Another animal (did I say animal...?) put on my face sort of oxygen mask, I was perhaps dreaming in a plane that was crashing down to earth...






I think that one creature had mercy upon me and tried to feed me with its tentacle.

Yuk-yuk!

Not my cup of tea.






Another one attempted to do with me things that the moral virtue usually condemns.

But I must admit that for a brief second my discomfort was alleviated.






A (too) short while further I was aspirated in a kind of slimy spring that obviously wanted to show me its pleasant profoundness.

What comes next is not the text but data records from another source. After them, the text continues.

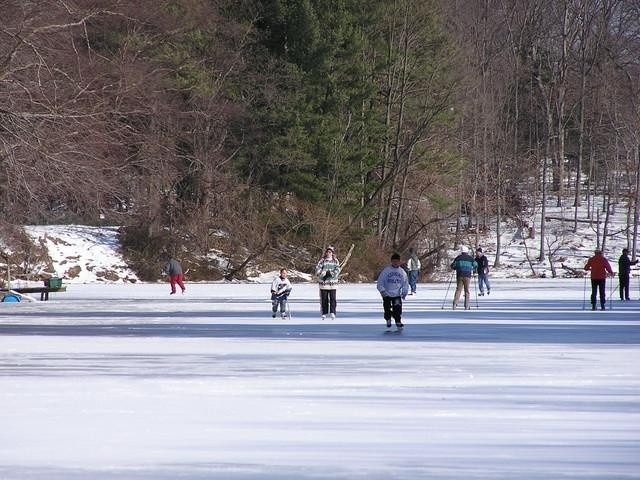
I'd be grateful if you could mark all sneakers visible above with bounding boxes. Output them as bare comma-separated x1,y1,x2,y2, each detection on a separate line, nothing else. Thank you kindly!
280,311,286,317
592,304,605,310
272,312,277,318
452,304,458,309
464,305,469,309
386,319,392,328
330,312,336,318
321,312,328,319
396,321,405,328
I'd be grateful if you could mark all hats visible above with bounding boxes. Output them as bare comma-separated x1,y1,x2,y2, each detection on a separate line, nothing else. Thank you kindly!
460,245,469,253
476,248,483,252
327,246,335,252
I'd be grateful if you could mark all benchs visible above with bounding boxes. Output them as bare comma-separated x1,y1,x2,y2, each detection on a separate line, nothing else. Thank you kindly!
1,284,67,300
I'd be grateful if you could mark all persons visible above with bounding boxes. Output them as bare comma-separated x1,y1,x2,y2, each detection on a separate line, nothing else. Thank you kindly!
271,268,292,317
619,248,638,300
473,248,490,295
377,254,408,327
316,246,339,320
164,256,185,295
584,249,613,310
406,247,421,294
450,246,477,310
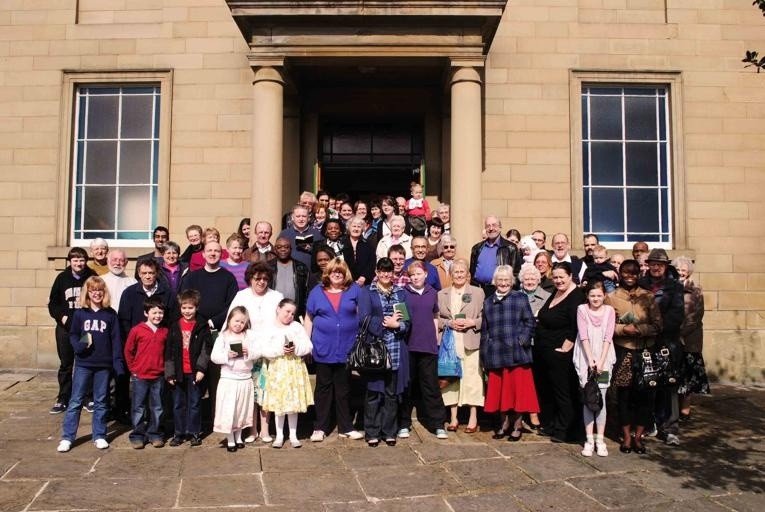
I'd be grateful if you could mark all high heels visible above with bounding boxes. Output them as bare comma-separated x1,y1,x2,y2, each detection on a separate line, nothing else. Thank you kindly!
492,427,508,439
508,428,523,441
531,424,540,429
620,441,631,453
465,423,477,433
679,408,691,421
386,437,396,446
447,422,459,430
368,439,378,446
634,447,645,454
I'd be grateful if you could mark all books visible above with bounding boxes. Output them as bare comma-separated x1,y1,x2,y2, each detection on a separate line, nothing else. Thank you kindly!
285,335,294,348
454,313,467,320
392,302,411,322
294,233,314,246
619,311,638,326
596,370,610,384
229,340,244,358
79,332,93,349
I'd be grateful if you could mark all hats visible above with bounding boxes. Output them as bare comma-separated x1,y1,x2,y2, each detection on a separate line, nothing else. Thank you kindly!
645,248,672,263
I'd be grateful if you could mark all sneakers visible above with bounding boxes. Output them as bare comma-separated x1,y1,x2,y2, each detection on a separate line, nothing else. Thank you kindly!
132,439,144,449
291,440,302,447
595,440,608,457
245,432,258,442
259,431,272,442
581,441,594,456
152,439,164,447
338,430,363,440
83,402,94,413
310,430,326,441
648,423,658,436
436,429,448,438
57,439,71,452
272,442,284,448
169,435,183,445
94,438,108,448
49,400,67,414
191,436,202,445
398,428,409,438
666,434,680,446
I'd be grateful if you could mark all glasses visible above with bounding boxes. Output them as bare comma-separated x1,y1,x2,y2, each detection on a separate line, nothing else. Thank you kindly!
253,276,268,281
444,245,455,249
88,289,103,293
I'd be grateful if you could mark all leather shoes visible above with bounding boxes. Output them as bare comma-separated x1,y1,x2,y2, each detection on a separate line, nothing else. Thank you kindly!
235,440,245,448
538,428,547,436
227,443,237,452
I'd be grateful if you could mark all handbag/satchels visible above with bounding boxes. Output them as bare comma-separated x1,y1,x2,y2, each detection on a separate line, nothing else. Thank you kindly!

I also experimented the washing machine of the locality.

Some fresh water all over the face is really invigorating.






The oven was quite inadvisable and I didn't really appreciate the visit.






Hopefully, Alysa came to my rescue, like the cavalry, with her weird but efficient weapons.

The beasts were defeated and they disbanded.






Poor Alysa! She didn't know she had entered a den.






We both actually realized when we were outside.




And we finished the journey shooting the breeze in the mall of my friend Chill3, where you can live the same enthralling experience in the Breeding Lab.






Alysa: i'm going to kill you

You: lol

You: you don't like the mazes?

Alysa: noooooo

You: /kiss alysa

!MultiTool-Hello-v5 - Hug/kiss/goto/etc (right forearm): You have offered to kiss Alysa.

Alysa: i dont like confined spaces

!MultiTool-Hello-v5 - Hug/kiss/goto/etc (right forearm): Alysa has declined your kiss.

You: come here in my arms

You: /kiss alysa

!MultiTool-Hello-v5 - Hug/kiss/goto/etc (right forearm): You have offered to kiss Alysa.

Sofian gives Alysa a big kiss.

You: feel better?

Alysa: no

You: you don't like this kind of place?

You: are you still alive?

Alysa: no its weird

Alysa: lol

Alysa: sry checkin my food

etc.




That's all folks.



I see the dream and I see the nightmare, and I believe you can't have the dream without the nightmare.